The Department of Commerce revised its 2017 inbound tourist numbers on Wednesday, adding 3.6 million international visitors to the total and reversing what had been reported as 3.1% downturn in arrivals to an increase of 0.7%. 

Revised figures show almost 77 million international visitors arrived in the U.S. last year. Total arrivals were also revised for 2015 and 2016, adding 3,218 and 540,090, respectively. 

"The good news is that in 2017, travel rebounded into the United States," said Isabel Hill, director of the Commerce Department's National Travel and Tourism Office (NTTO) during a conference call. "And the even better news is that it continues to grow into 2018."

The NTTO had suspended reporting U.S. inbound visitor data earlier this year, upon realizing that there were anomalies in records it was receiving from Customs and Border Protection (CBP). 

Hill said that the underlying cause of the anomalies has been corrected. She explained that an investigation into the arrival numbers revealed an undercount of 4.5 million travelers between 2016 and 2018, because they were misclassified as U.S. residents due to a programming error at kiosks used by visitors at some U.S. airports. 

NTTO said that the issue was identified after it became apparent that inbound visitor numbers were not consistent with its other inbound travel indicators. Hill said that problem has been resolved and that NTTO can confidently resume publishing its monthly and annual data. 

The revised 2015 and 2016 numbers increase the visitor totals for those years by 0.8% and 1.4%, respectively.
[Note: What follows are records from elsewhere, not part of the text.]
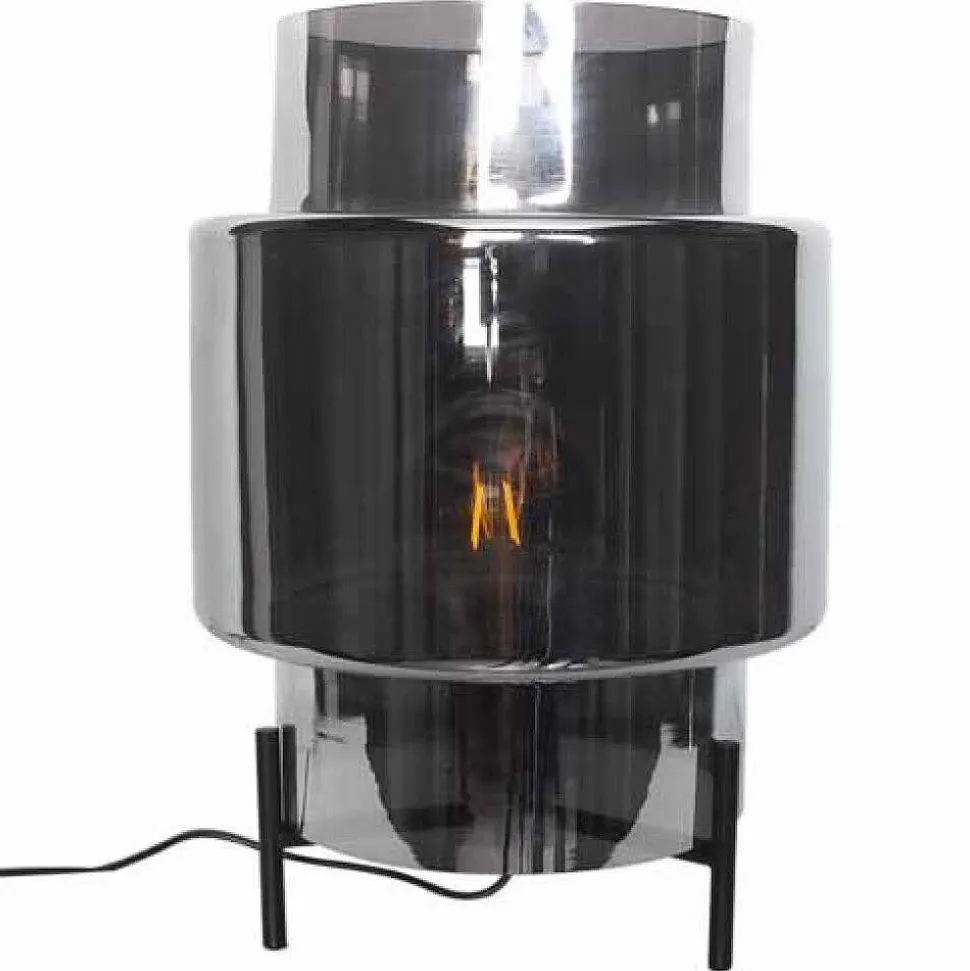 Lampe De Table By Rydens Ebbot Noir, 1 Lumiere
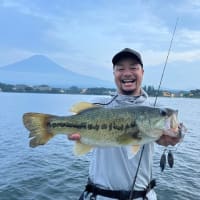 連日の河口湖短時間釣行‼️
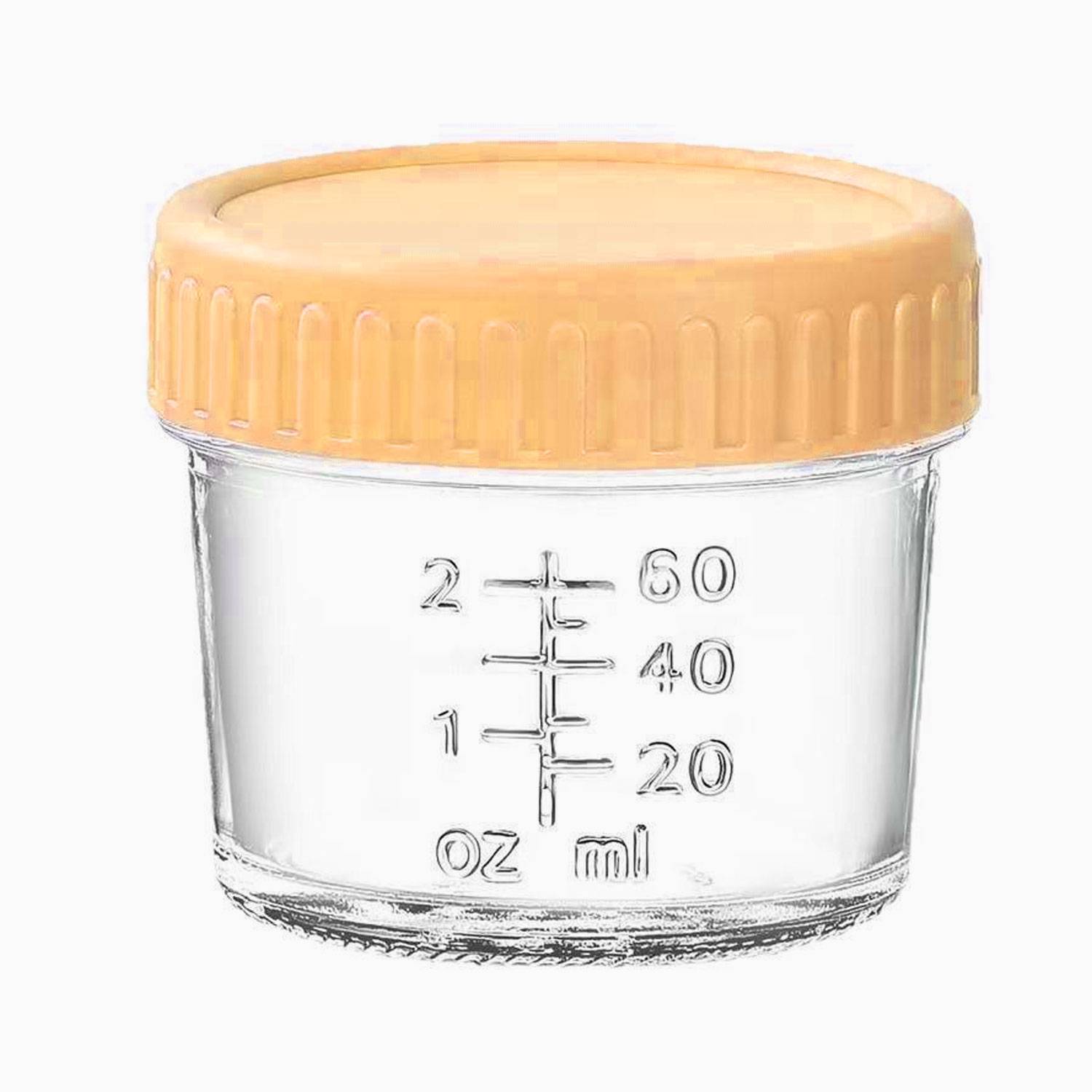 4oz BPA Free Baby Food Storage Jars w/ Lid 6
With the adjustment of 2016 stats, arrivals fell 1.8% that year, not 2.4%. 

The new NTTO numbers also show that the visitors spent a record $251.4 billion in 2017, a 2% increase over 2016. 

The NTTO's most recent arrival numbers indicate continued and higher growth, with first-quarter visitor numbers showing an 8.1% increase.

"If you look at the trending, which we're now able to look at from 2015 to 2018, we begin to see a very positive upward trend," Hill said. 

Markets with strong increases in 2017 were South Korea (17.8%), Brazil (11%), Argentina (10%), Ireland (9%) and Canada (4.8%).